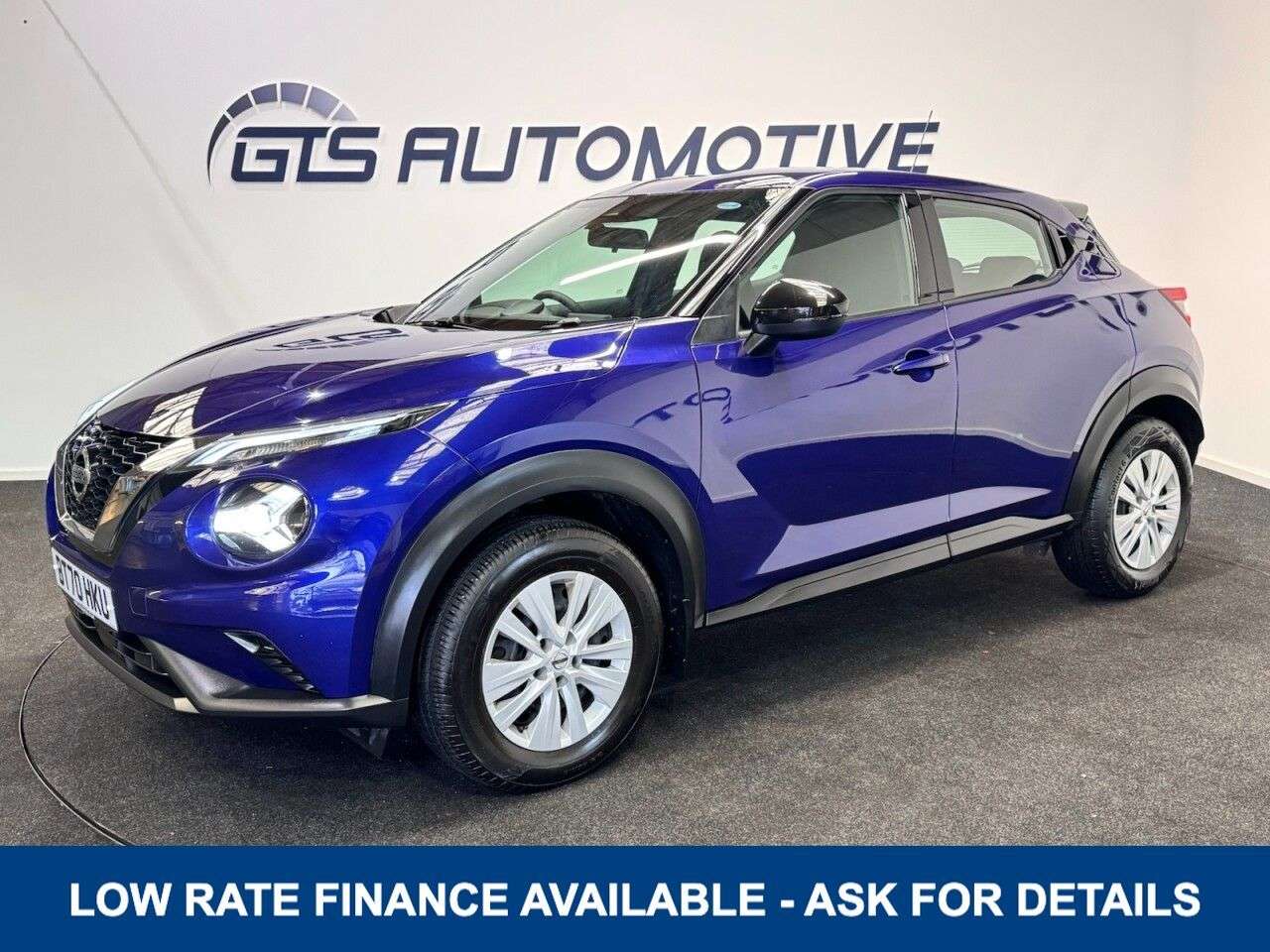 A 2020 NISSAN JUKE 1.0 DIG-T VISIA 115 BHP + BLUETOOTH SIX MONTH WARRANTY AUGUST 2027 MOT A 2020 NISSAN JUKE 1.0 DIG-T VISIA 115 BHP + BLUETOOTH SIX MONTH WARRANTY AUGUST 2027 MOT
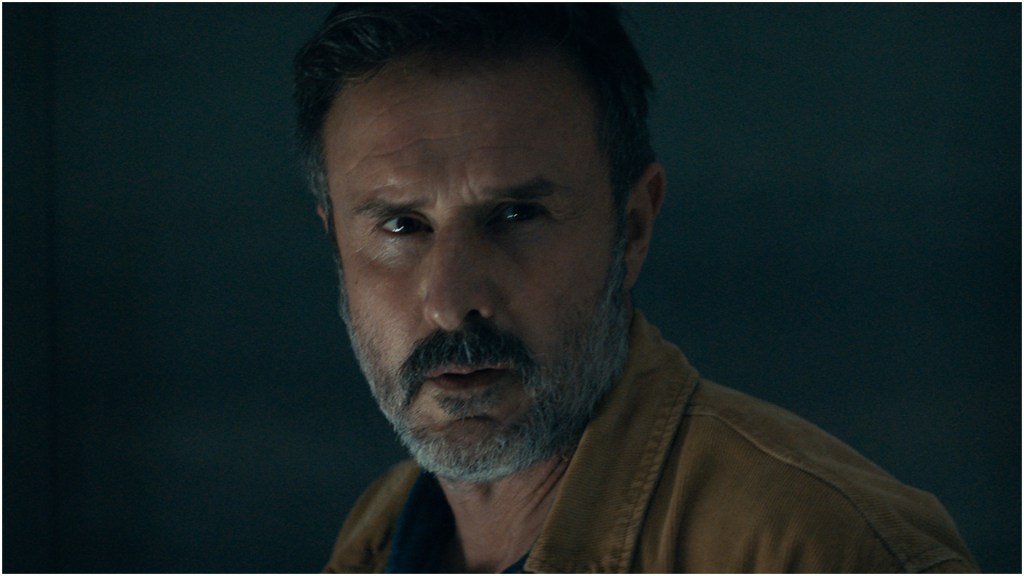 David Arquette Talks Dewey’s Scream 7 Return: ‘It Was Supposed To Be a Surprise’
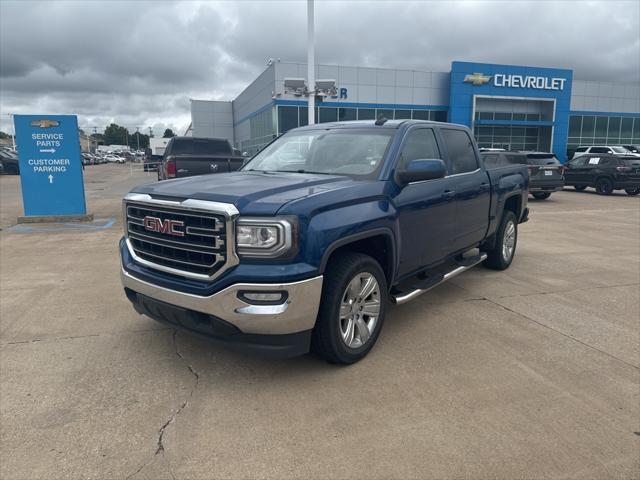 2016 GMC Sierra 1500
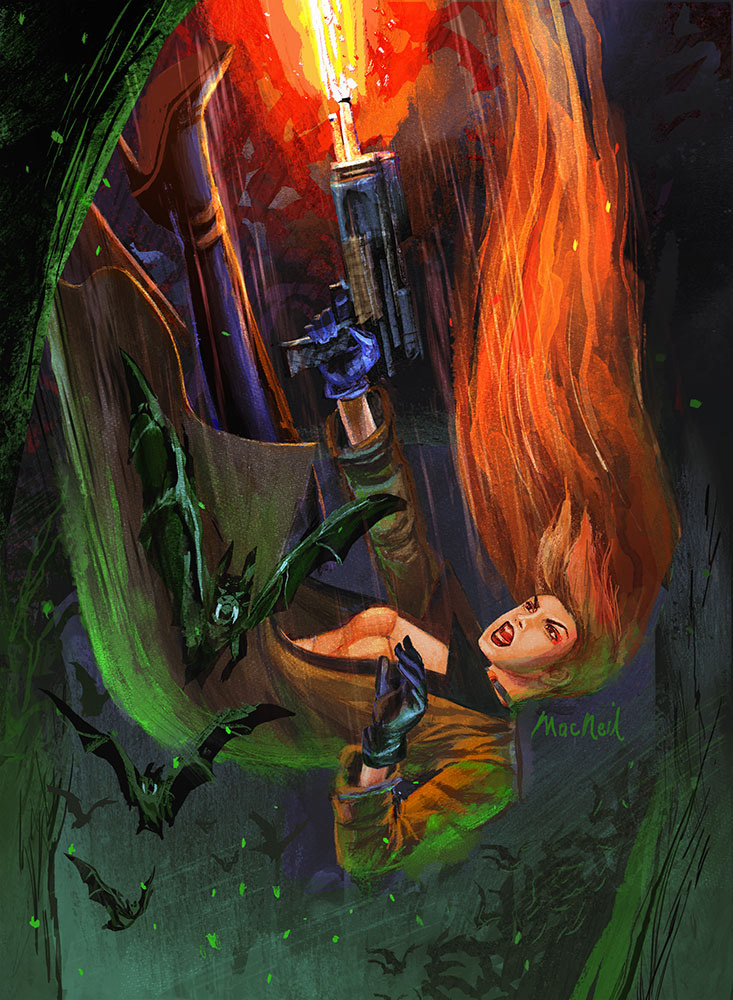 Elsa Bloodstone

────

▶ _WHAT THE TASK ASKS_
Restate the data above verbatim, skipping every image.

▶ _WRITTEN RESPONSE_
 A 2020 NISSAN JUKE 1.0 DIG-T VISIA 115 BHP + BLUETOOTH SIX MONTH WARRANTY AUGUST 2027 MOT A 2020 NISSAN JUKE 1.0 DIG-T VISIA 115 BHP + BLUETOOTH SIX MONTH WARRANTY AUGUST 2027 MOT
 David Arquette Talks Dewey’s Scream 7 Return: ‘It Was Supposed To Be a Surprise’
 2016 GMC Sierra 1500
 Elsa Bloodstone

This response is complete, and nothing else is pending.